Em busca de tais direitos humanos, como saúde, educação e segurança, os presos perceberam que sozinhos não teriam força e condições para pleitear ou conquistar, ou até mesmo impor tais direitos. Então começaram a formar grupos dentro dos presídios e se organizar de dentro para fora.
Os criminosos de maior periculosidade se reuniram e criaram uma organização criminosa recrutando os presos de acordo com uma hierarquia criminal, qual seja, os mais perigosos tem os mais elevados cargos. Com o passar do tempo essa estrutura se expandiu tanto que hoje cria uma falsa ilusão de que o PCC é a única organização criminosa do Brasil.
Tal afirmação é uma grande falácia. As demais organizações não têm a mesma exposição pela simples falta de organização. O que não significa existirem comandos vermelhos, etc. Tanto que, algumas vezes essas organizações até se pactuam no intuito de atingirem um fim comum, que não conseguiriam separadas.
O futuro parece ainda mais negro. Sem solução? Diríamos sem visão dos governantes, isso sim. Os Estados Unidos, nação dotada de atividades agressivas no que tange a medidas prisionais, teve uma postura de muita vanguarda. E uniu um sistema ressocializatório com uma reintegração social e um aproveitamento financeiro do preso para com a sociedade norte-americana.
Apesar dos Estados serem autônomos e terem penas próprias em legislações também específicas, existe um movimento de privatização dos presídios. E, por incrível que possa parecer, o possível grande mau negócio resulta hoje na terceira maior renda da economia privada do país.
No Brasil, já existe a implementação, ainda que tímida, deste modelo nos Estados do Ceará —em Cariri—, na Bahia —em Valença— e no Paraná —em Guarapuara.
Os benefícios são infinitamente maiores que os problemas. Inicialmente inibe a possibilidade de rebeliões. Os presos têm a possibilidade de terem acesso ao estudo, a um serviço médico privado e a um aperfeiçoamento profissional, sem qualquer ônus para o Estado.
Em contrapartida, a iniciativa privada recebe uma mão-de-obra barateada, que carece de especialização, mas que pode fazer uma alta produção, além da concentração exacerbada, por total falta de outra atividade.

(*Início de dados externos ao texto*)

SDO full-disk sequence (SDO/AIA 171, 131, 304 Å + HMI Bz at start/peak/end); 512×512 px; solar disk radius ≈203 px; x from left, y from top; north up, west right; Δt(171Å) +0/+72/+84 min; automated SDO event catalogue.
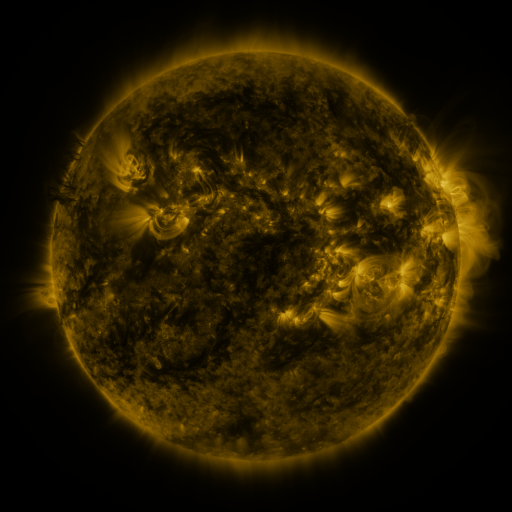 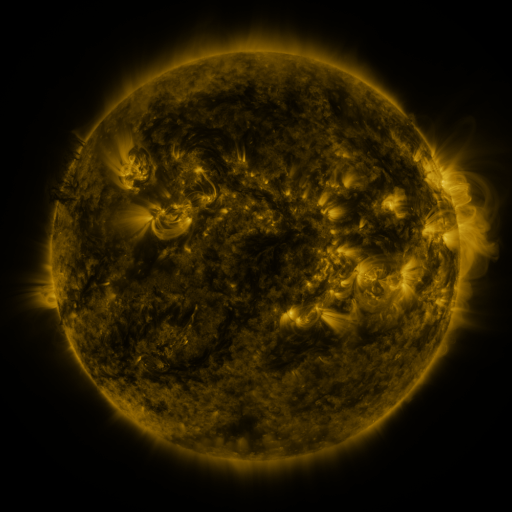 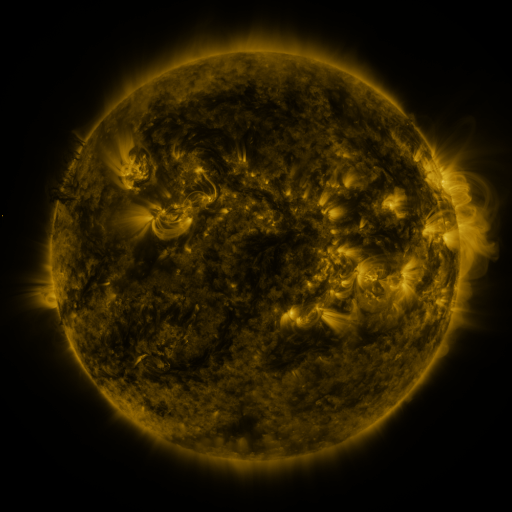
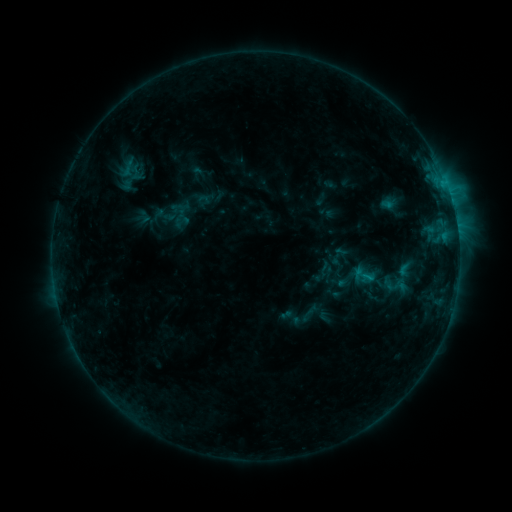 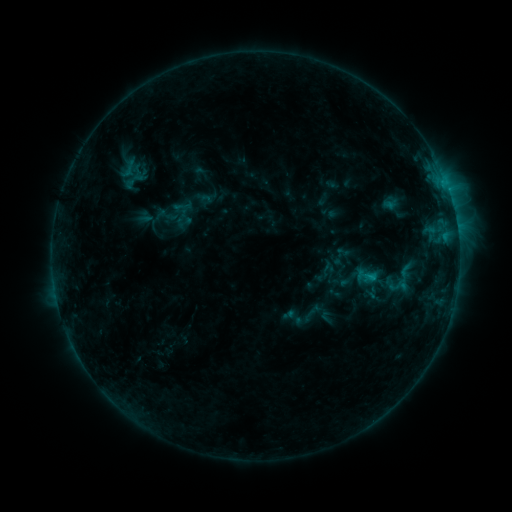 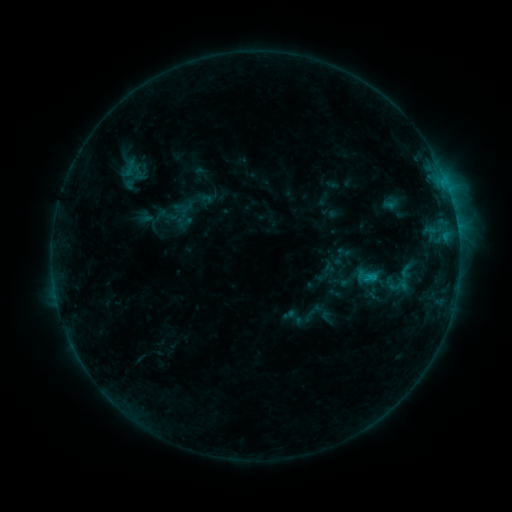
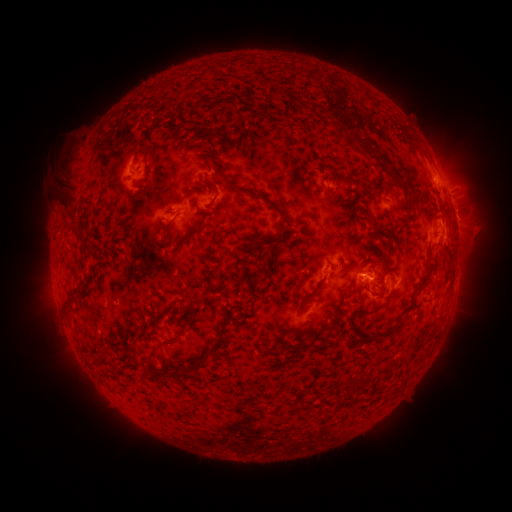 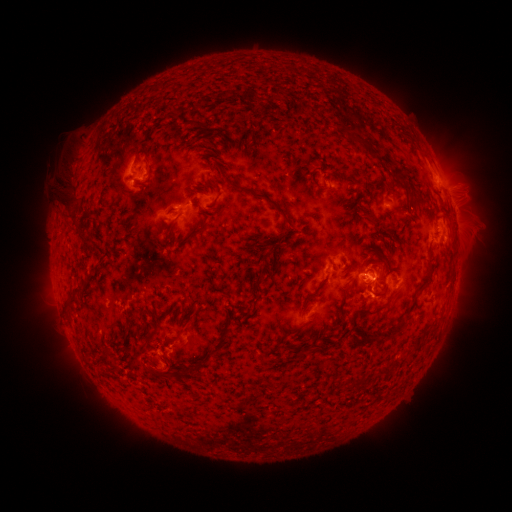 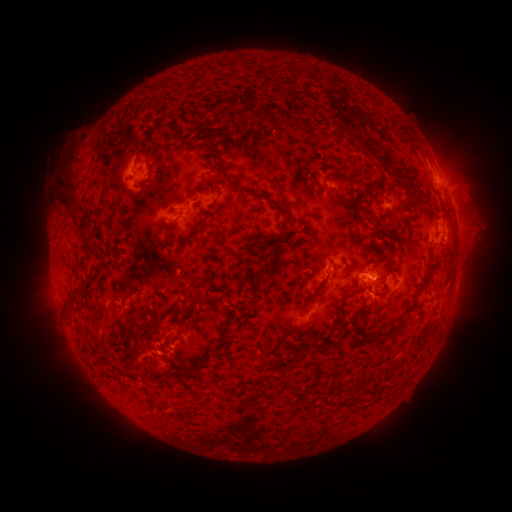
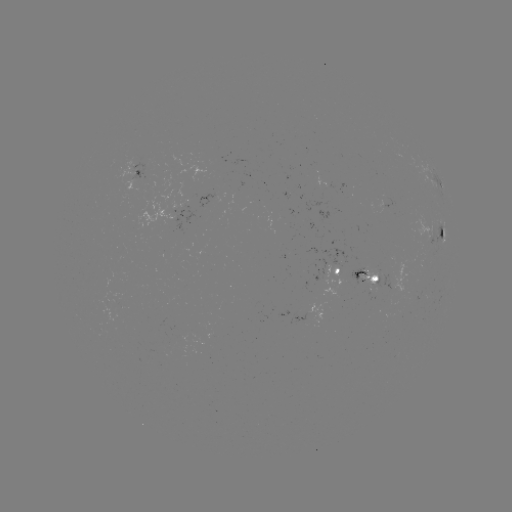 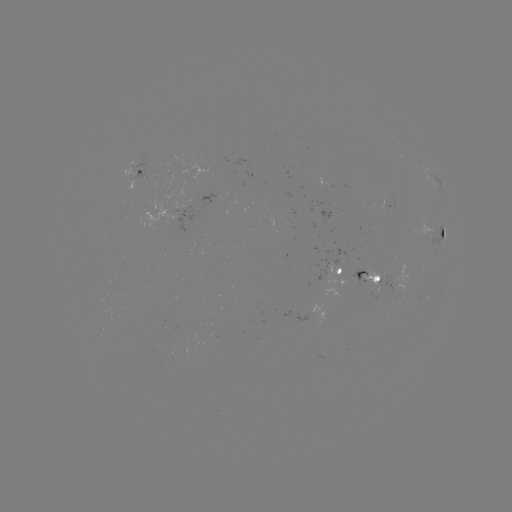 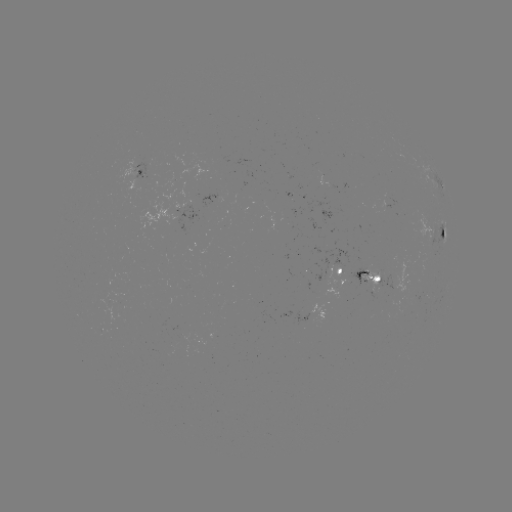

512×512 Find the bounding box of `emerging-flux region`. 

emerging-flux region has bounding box [333, 265, 343, 277].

Além disso, o preso tem o maior benefício: a redução de sua pena, pois a cada três dias de trabalho, há a minoração de um dia de pena cumprida.
Tal modelo de privatização remonta muita reclamação social pelo entendimento de que os presos recebem um privilégio “indevido”, porque têm redução de pena, aperfeiçoamento profissional e melhorias da condição de vida.
Pensamentos como estes refletem a dinâmica de que o preso deve ser condenado infinitamente, que não existe qualquer possibilidade de expiação de seus crimes. Se não for condenado por mais de 30 anos, que não se preocupe, a sociedade arcará com a disposição de atribuir-lhe uma morte social.
Pior do que isso é a falência do Estado no gasto com o próprio preso. Valores superiores a R$ 1.000 (um mil reais) por mês. Sem retorno e com aumento da criminalidade. A inserção da iniciativa privada propiciará uma possibilidade de investimento estatal em segurança e em infra-estrutura.
A própria Constituição Federal não impede à implantação de mudanças na administração dos serviços prisionais, muito menos que seja dada ao preso a possibilidade de desenvolver, durante o seu encarceramento, atividade produtiva, desde que presentes as exigências morais e normativas estabelecidas pela sociedade.
Outrossim, a própria Lei de Execução Penal admite o trabalho terceirizado do preso, como reza o artigo 36, ao autorizar o trabalho externo até para os presos em regime fechado em serviços ou obras públicas feitas por órgãos da administração direta ou indireta, ou entidades privadas, desde que tomadas às cautelas contra a fuga e em favor da disciplina.
Também existe a possibilidade de desligamento de agentes corruptos ou incompetentes competindo aos governadores nomearem diretores, os vice-diretores e os chefes de segurança, e também a fiscalização do trabalho da empresa terceirizada.
O sistema atual é capenga, falido e inaplicável. Não contenta o preso, a população e muito menos os agentes carcerários, que agora temem constantemente pela própria vida. A culpa não é apenas do preso, mas sim do conjunto. E para um sistema doente a cura é a privatização, num sistema de parceria através de licitação. O Estado ganha, a empresa ganha, o preso tem suas pretensões atendidas e a cidade respira.